Astronauts Shane Kimbrough of NASA and Thomas Pesquet of the European Space Agency (ESA) have completed their spacewalk upgrade of the international space station, installing the new iROSA roll-out solar arrays.
It cost about $100 million to install the six Redwire-produced arrays. The new arrays are expected to add more than 120kW in capacity, which will increase the station’s power generation by 20-30%.
The previous arrays had been designed for a 15-year service life, but had been continually operating since December 2000. Although they were functioning well, the older arrays were showing signs of degradation, as expected.
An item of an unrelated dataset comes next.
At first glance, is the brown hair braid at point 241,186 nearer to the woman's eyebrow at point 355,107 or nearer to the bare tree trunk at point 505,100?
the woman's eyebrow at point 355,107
The duration of the spacewalk was scheduled to last six and a half hours, and ended up totaling seven hours fifteen minutes, with the astronauts utilizing their battery powered suits to traverse the exterior of the station. Kimbrough experienced some errors with his suit’s status display, including a reading of a spike in the pressure reading. After resetting his suit, the data stabilized, but the delay will cause the two astronauts to return for another spacewalk to complete the deployment.
Before the new array can begin supplying power, the spacewalkers will need to install electrical cables and drive the final two bolts, thus allowing the panels to unfurl into the deployed position. This will take place on June 20th, and can be viewed live on NASA’s website.
This is the third spacewalk Kimbrough and Pesquet have conducted in tandem, following two 2017 expeditions in which the astronauts replaced the orbiting laboratory’s nickel-hydrogen batteries with new lithium-ion batteries.
This report was changed on 6/18, adding details about the technical errors in one astronaut’s spacesuit, and removing the word “successful” from the headline.